Task requirements =
a) In the passage on complex crimes, what penalty does Section 48 of the Penal Code impose when one offense is a necessary means to commit another?
b) Write out word for word the stretch of the passage on complex crimes from "In order to" through "from one another.".

Source text =
^^^^^^^^
Section 48 of the Penal Code, providing for penalties for complex crime, says that "when an offense is a necessary means to commit the other, the penalty for the most serious crime shall be imposed, the same to be applied in its maximum period." Therefore, the question for determination in the present case is whether the offense charged in the information is a complex crime of kidnapping and murder, the former as a necessary means for committing the latter.

In order to determine whether two offenses constitute a complex crime, we should not find out whether, in accordance with their definition by law, one of them is an essential element of the other, such as physical injuries which cause the death of the victim, or stealing of personal property without the consent of the owner through force or violence, for in such cases there would be only one single offense of homicide in the first and robbery in the second case. But we should take into consideration the facts alleged in a complaint or information and determine whether one of the two separate and different offenses charged therein was committed as a necessary means to commit the other offense; if it were the two offenses constitute one complex crime; otherwise the complaint or information charges two crimes or offenses independent from one another.
^^^^^^^^
Entries supplied =
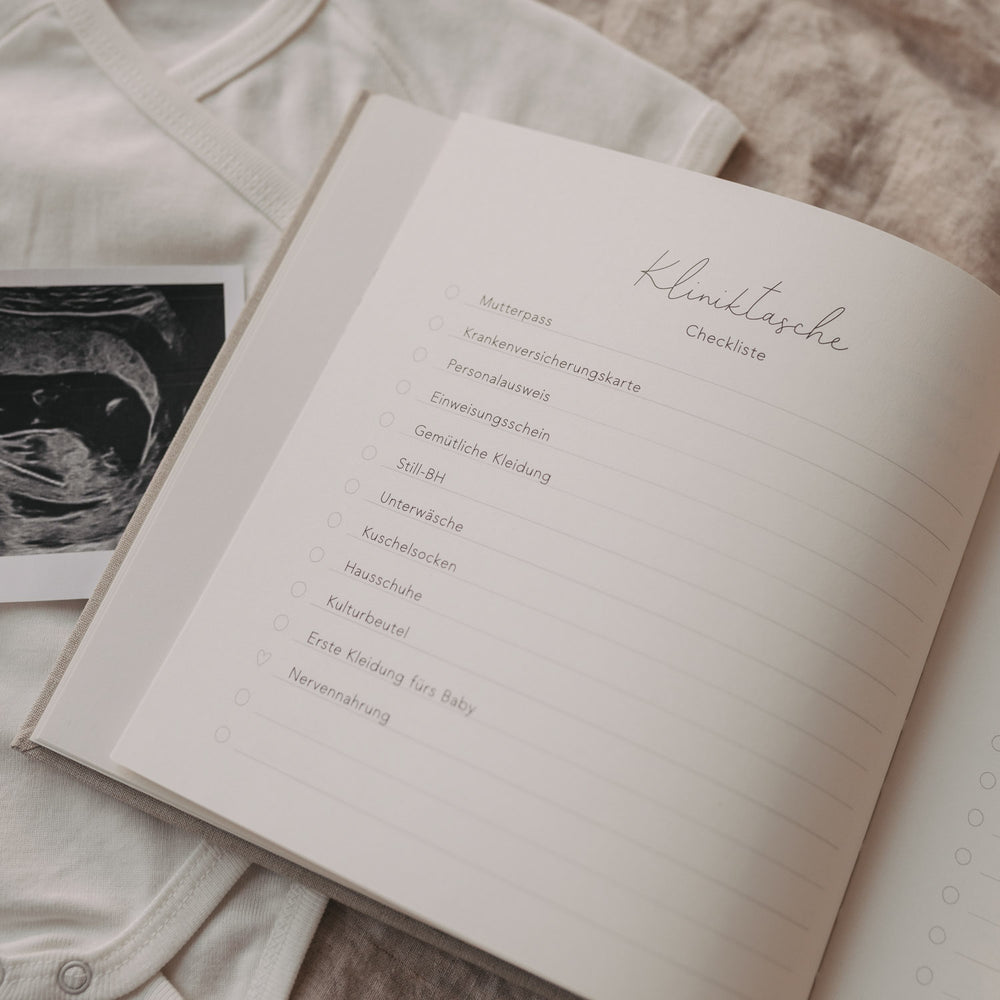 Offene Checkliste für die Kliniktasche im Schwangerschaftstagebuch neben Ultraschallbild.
^^^^^^^^
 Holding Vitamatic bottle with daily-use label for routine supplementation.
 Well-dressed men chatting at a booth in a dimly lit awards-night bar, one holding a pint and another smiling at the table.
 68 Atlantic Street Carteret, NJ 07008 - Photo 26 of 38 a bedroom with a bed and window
^^^^^^^^
List of solutions =
a) The penalty for the most serious crime, applied in its maximum period.

b)
In order to determine whether two offenses constitute a complex crime, we should not find out whether, in accordance with their definition by law, one of them is an essential element of the other, such as physical injuries which cause the death of the victim, or stealing of personal property without the consent of the owner through force or violence, for in such cases there would be only one single offense of homicide in the first and robbery in the second case. But we should take into consideration the facts alleged in a complaint or information and determine whether one of the two separate and different offenses charged therein was committed as a necessary means to commit the other offense; if it were the two offenses constitute one complex crime; otherwise the complaint or information charges two crimes or offenses independent from one another.